EXCERPT TO READ
········
The Rhode Island Foundation awards more than $175,000 for the URI-Central Falls partnership

Media Contact: Jhodi Redlich, 401-874-4500

Partnership advances innovative approach to urban education

CENTRAL FALLS, R.I. February 11, 2008 -- At a gathering this morning at Central Falls High School, The Rhode Island Foundation joined with the University of Rhode Island and school leaders to announce their support of the Central Falls High School: University of Rhode Island Academy.

The Foundation has awarded the Central Falls High School: A University of Rhode Island Academy more than $175,000 to support the partnership's efforts to transition from a failing school to one that will be a recognized, high-performing school of distinction. The grant supports work planned for the first year of a three-year program. An additional planning grant of $50,000 was awarded in 2007.

"It is important to us that we have added the Rhode Island Foundation as a partner embracing a shared vision for the high school's future. Together, we can create an environment of creativity and imagination in which all students will gain the academic and personal skills required for a productive and satisfying life," said URI President Robert L. Carothers.

The Foundation's grant will support three of the Partnership's innovative initiatives to create: the Academic Enhancement Center, the Family and Community Engagement Center and the Transition through Arts Literacy Learning (TALL) University.

The Rhode Island Foundation Chairman and Acting President George Graboys noted, "This is a project that offers real hope through a specific course of action it is just the kind of collaborative model we are increasingly committed to support. What we learn in Central Falls should prove critical to improving the quality of education in public high schools throughout the state. That is why we are so invested in the Partnership's success."

"This grant greatly supports the deepening of the partnership. It provides for peer models as tutors in the content areas, which will raise the expectations for a college future; it builds community capacity through outreach support to parents; and it brings an exciting expansion of innovative teaching strategies through the arts to a varied number of teachers district wide," said Central Falls Superintendent Frances Gallo. "The Rhode Island Foundation's gift will allow the URI:CF Partnership to grow secure roots of trust and support in order to stand firm for some time to come."

The Academic Enhancement Center will be modeled after the university's primary learning assistance center that helps students develop the awareness, skills and strategies to improve their academic performance. At Central Falls, the Center will provide a space for skills building and tutoring support, as these services are vital for improving academic performance. A space dedicated to individual support and small group work has been identified adjacent to the library and a proposed computer center at the Academic Enhancement Center. The grant will fund 15 computers and related academic resources.

Through the partnership, the Family and Community Engagement Center will expand the resources and services for engagement with parents, family and community members in the academic support efforts at the high school. The Center will add 10 school/home outreach workers and other resources to its current staff of home/school liaisons to develop an aggressive, community-wide, and comprehensive array of educational opportunities and social services to parents and community members.

The innovative Transition through Arts Literacy Learning (TALL) project is designed to accelerate acquisition of English language skills for Central Falls English Language Learners and addresses students' English language proficiency through a variety of special events and activities. At Central Falls, 25 percent of students are English Language Learners, the highest percentage of any school district in the state. The district-wide TALL University project bridges the gap between limited language skills and learning by using teaching tools that integrate course content with the performing arts.
········
RECORDED DATA
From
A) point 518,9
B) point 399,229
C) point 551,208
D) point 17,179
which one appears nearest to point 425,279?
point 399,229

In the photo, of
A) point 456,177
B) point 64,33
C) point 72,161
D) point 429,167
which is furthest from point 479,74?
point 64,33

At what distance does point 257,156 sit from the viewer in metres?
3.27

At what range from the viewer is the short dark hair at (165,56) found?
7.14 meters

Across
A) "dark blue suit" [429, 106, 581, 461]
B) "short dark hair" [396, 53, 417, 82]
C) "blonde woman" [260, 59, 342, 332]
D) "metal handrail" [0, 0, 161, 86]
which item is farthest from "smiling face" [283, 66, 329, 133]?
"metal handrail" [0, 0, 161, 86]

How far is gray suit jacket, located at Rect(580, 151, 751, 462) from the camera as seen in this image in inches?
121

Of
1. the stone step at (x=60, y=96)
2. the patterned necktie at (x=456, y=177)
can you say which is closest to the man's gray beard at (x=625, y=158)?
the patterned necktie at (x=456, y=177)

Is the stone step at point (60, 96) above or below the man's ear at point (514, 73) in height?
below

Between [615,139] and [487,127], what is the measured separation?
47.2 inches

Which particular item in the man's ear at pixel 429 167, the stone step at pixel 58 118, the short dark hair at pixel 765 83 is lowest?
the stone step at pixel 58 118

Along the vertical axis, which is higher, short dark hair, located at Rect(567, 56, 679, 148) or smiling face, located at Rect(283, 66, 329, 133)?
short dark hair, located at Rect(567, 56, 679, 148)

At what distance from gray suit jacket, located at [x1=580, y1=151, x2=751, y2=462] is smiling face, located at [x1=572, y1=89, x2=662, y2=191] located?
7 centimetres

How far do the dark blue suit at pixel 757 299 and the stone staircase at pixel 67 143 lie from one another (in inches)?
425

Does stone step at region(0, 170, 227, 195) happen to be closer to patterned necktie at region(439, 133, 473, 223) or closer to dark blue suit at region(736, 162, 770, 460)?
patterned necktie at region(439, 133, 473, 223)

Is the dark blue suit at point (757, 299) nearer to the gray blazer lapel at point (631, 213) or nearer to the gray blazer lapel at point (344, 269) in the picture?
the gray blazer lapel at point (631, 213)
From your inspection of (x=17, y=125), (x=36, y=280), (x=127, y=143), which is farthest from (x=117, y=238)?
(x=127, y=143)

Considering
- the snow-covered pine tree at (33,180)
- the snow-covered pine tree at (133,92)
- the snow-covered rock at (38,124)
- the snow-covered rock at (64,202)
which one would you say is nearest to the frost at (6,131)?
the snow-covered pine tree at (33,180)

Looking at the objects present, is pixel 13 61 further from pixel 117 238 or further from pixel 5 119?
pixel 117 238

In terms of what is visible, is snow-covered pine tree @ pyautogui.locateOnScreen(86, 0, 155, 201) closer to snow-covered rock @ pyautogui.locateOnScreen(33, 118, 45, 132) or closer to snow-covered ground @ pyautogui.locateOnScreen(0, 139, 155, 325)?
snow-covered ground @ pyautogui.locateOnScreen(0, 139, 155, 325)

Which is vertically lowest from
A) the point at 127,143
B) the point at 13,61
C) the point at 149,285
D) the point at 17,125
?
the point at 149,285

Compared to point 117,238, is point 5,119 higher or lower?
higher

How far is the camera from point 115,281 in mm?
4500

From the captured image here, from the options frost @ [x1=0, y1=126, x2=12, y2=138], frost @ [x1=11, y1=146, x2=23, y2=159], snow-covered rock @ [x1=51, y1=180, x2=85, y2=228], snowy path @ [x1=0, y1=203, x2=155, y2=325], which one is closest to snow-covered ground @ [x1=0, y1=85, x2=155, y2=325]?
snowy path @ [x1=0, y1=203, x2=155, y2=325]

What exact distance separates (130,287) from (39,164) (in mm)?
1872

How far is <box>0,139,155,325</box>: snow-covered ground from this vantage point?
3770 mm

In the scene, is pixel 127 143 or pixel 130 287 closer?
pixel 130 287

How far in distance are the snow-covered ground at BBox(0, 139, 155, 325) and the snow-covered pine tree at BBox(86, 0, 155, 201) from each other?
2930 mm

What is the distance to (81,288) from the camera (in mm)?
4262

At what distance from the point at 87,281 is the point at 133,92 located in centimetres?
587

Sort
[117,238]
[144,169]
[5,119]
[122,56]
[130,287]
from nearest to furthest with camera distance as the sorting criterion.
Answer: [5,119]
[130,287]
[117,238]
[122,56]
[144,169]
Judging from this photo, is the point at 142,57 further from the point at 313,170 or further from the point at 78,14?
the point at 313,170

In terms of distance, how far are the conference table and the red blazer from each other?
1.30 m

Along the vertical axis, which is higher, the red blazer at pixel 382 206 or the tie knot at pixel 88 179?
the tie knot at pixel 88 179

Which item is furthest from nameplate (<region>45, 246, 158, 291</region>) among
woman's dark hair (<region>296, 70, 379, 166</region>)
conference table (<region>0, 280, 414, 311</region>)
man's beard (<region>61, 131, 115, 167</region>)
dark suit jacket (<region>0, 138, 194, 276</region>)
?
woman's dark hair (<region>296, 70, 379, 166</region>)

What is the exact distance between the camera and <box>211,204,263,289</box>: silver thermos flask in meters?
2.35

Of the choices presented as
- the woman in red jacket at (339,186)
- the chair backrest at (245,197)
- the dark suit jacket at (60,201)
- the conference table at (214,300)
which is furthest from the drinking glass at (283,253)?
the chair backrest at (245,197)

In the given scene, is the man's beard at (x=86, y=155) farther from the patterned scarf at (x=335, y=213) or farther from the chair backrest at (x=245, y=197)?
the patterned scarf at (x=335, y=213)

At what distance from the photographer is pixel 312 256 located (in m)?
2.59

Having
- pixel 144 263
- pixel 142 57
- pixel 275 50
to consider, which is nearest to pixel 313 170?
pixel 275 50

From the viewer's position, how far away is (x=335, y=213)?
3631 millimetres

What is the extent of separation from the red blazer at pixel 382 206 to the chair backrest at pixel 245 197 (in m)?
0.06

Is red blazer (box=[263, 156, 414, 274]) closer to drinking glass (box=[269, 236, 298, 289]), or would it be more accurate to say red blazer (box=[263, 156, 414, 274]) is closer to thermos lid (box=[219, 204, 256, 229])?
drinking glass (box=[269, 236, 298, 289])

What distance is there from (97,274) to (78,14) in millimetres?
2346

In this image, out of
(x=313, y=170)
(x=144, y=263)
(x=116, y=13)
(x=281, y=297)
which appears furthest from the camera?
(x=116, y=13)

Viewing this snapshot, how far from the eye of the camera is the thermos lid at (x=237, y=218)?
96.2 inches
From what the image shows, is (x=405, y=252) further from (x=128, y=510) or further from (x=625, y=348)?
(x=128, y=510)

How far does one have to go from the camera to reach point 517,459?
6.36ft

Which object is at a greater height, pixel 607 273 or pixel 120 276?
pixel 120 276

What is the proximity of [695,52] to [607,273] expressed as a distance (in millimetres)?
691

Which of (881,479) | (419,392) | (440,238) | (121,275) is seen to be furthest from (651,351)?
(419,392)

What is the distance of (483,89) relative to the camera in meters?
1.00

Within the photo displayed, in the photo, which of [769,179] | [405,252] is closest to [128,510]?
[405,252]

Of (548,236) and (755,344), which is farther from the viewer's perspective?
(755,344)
········
WHAT YOU SHOULD DO
Continue the press release about the Rhode Island Foundation grant for the URI–Central Falls partnership, starting after its last sentence.

WRITTEN RESPONSE
About the Partnership
The University of Rhode Island began working with leaders from the state Department of Education and the Central Falls community last year in response to the high school's classification for five consecutive years as a school "making insufficient progress," as defined by the No Child Left Behind (NCLB) federal statute.

The formal partnership between the University and the Central Fall School District became official in May 2007. The overall goal of the partnership is that Central Falls High School: A University of Rhode Island Academy will be a recognized high-achieving school of distinction under NCLB guidelines within four years.

During the summer, teams of URI and Central Falls faculty worked together in professional development planning sessions. Just before classes began in late August, Central Falls' students attended leadership development and other workshops to foster better student-teacher-community relationships in the new school year.

The year began with a new theme: T.E.A.M. (The Excellent Attitude Movement). This was seen as a first step in recreating a positive school climate and clarifying student expectations with an emphasis on three values: respect, responsibility and relationships.

The ongoing partnership has outlined plans that address the diverse needs of urban students by implementing personalization strategies and non-traditional, innovative, academic support systems to ensure all students have the opportunity to demonstrate proficiency in literacy, numeracy, technology, and other critical skill areas.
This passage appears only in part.